Legal Update: California Court of Appeal Upholds Mandatory Arbitration of Employment ClaimsMarch 2015
The California Court of Appeal, First Appellate District, in a decision filed on March 16, 2015, upheld the enforcement of an employer’s mandatory arbitration agreement, rejecting arguments of procedural and substantive unconscionability, and affirming the discretionary right of the trial court to sever an attorneys’ fee provision in order to ensure that the agreement afforded rights provided to the employee under the Fair Employment and Housing Act. The name of the case is Serafin v. Balco Properties Ltd., LLC.
How this issue came about: Plaintiff, Madeline Serafin, sued her former employer for wrongful termination, harassment and defamation. The employer moved to stay the litigation until the completion of binding arbitration based on an arbitration agreement Serafin signed when she was hired. The arbitrator ultimately found in the employer’s favor on all issues and the trial court granted the employer’s petition to confirm the arbitration award, entering judgment in the employer’s favor. The employee appealed, arguing that she had never agreed to binding arbitration and even if she did, the arbitration agreement was unenforceable because it was procedurally and substantively unconscionable.
The Court of Appeal rejected Serafin’s contention that there was no valid agreement to arbitrate. The arbitration agreement was not buried in an employee handbook, but rather was set out “in its own two-page, easy-to-read document, separate from any other document that Serafin was required to execute as part of her employment.” The employer’s practice was to have its Human Resources department representative explain the contents of its policies and procedures, including the arbitration policy, to all employees during orientation. The Court also rejected Serafin’s argument that the agreement was unconscionable because it did not attach a copy of the rules of the American Arbitration Association, even though the agreement applied the rules of that organization to any dispute arbitrated under the arbitration agreement. The agreement expressly informed Serafin that she could obtain a copy of the rules from the Human Resources Department or directly from the American Arbitration Association.

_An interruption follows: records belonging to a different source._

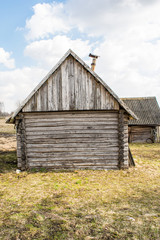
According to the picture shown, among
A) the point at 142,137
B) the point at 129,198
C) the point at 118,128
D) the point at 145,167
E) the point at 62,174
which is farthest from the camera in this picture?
the point at 142,137

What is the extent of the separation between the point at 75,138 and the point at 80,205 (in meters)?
3.88

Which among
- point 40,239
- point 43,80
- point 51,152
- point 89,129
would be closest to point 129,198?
point 40,239

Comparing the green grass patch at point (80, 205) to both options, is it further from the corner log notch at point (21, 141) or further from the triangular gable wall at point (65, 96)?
the triangular gable wall at point (65, 96)

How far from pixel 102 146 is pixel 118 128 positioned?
1177 mm

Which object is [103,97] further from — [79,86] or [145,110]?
[145,110]

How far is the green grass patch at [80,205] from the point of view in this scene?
389cm

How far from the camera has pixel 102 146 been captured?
8734 millimetres

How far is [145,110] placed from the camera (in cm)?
2258

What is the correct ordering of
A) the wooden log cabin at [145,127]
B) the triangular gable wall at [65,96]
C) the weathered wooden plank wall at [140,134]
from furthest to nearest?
the weathered wooden plank wall at [140,134], the wooden log cabin at [145,127], the triangular gable wall at [65,96]

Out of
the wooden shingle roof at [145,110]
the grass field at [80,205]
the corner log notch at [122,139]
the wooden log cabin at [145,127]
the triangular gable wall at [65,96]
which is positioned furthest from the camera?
the wooden shingle roof at [145,110]

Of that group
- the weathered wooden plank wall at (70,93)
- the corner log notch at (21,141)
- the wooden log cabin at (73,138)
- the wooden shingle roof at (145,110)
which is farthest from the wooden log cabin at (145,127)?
the corner log notch at (21,141)

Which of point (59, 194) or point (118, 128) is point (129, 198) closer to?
point (59, 194)

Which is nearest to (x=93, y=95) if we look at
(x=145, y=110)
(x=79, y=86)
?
(x=79, y=86)

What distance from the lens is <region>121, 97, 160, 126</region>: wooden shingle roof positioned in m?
20.8
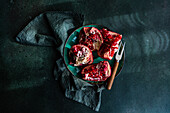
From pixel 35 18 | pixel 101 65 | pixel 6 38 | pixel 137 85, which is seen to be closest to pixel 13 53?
pixel 6 38

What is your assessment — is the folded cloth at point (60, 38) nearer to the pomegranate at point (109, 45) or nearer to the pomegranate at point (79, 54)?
the pomegranate at point (79, 54)

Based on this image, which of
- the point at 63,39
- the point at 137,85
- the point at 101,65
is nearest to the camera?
the point at 101,65

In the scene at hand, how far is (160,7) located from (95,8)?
779 millimetres

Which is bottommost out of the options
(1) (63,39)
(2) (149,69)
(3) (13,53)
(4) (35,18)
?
(2) (149,69)

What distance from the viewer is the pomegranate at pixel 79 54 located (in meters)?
1.47

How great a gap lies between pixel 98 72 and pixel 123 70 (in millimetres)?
368

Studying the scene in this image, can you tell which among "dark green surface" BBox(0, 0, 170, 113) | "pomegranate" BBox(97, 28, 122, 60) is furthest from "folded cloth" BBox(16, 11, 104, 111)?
"pomegranate" BBox(97, 28, 122, 60)

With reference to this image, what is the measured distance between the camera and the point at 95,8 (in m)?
1.70

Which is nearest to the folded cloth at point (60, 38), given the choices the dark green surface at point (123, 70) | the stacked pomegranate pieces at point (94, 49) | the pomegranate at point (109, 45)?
the dark green surface at point (123, 70)

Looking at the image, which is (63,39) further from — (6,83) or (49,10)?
(6,83)

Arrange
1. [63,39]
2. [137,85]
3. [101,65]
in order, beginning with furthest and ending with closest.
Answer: [137,85]
[63,39]
[101,65]

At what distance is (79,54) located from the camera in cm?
147

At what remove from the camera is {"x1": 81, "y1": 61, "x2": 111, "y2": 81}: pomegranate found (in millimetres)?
1500

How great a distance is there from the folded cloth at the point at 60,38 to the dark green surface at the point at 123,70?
7 cm
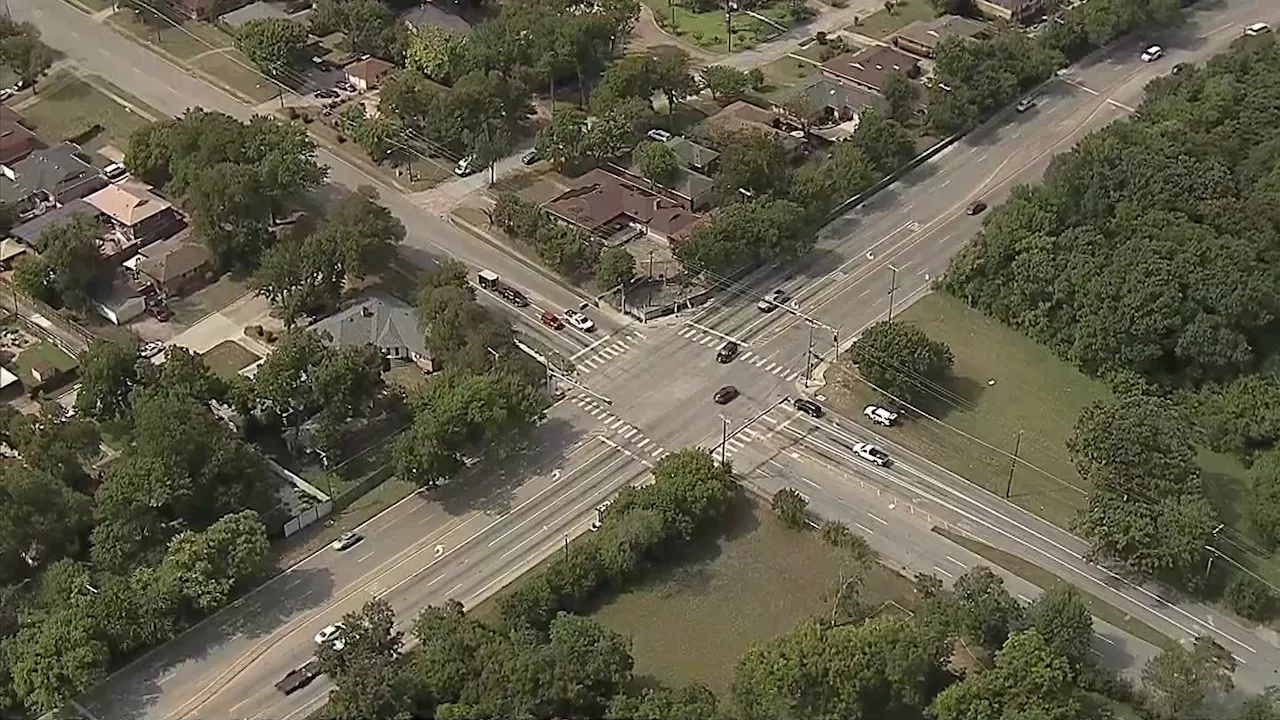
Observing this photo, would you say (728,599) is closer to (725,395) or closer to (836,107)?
(725,395)

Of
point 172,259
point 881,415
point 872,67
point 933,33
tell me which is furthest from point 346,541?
point 933,33

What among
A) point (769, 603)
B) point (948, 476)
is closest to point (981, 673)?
point (769, 603)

Finally, the Court found that the arbitration agreement’s requirement that each party bear their own attorney fees and costs was properly severed by the trial court in an exercise of the court’s discretion because the agreement could not properly deny Serafin her opportunity to seek in arbitration all statutory remedies provided for under the Fair Employment and Housing Act, including an award of attorney fees, should Serafin prevail on her FEHA claims.
What this means for you and your business: Agreements requiring employees to submit any disputes with their employer regarding their employment, including termination, to final and binding arbitration, may be an appropriate way for employers to contain the costs and publicity associated with court actions. In order to ensure the enforceability of such agreements, employers should make sure that the contents of the agreement are substantively fair to the employee, that the agreement is separate from any employee handbook or policy and procedure manual, and that the process through which the employee is asked to sign the agreement allows the employee to raise questions about the arbitration agreement. Small missteps in the process of creating and implementing mandatory arbitration agreements may result in a court refusing to enforce the agreement.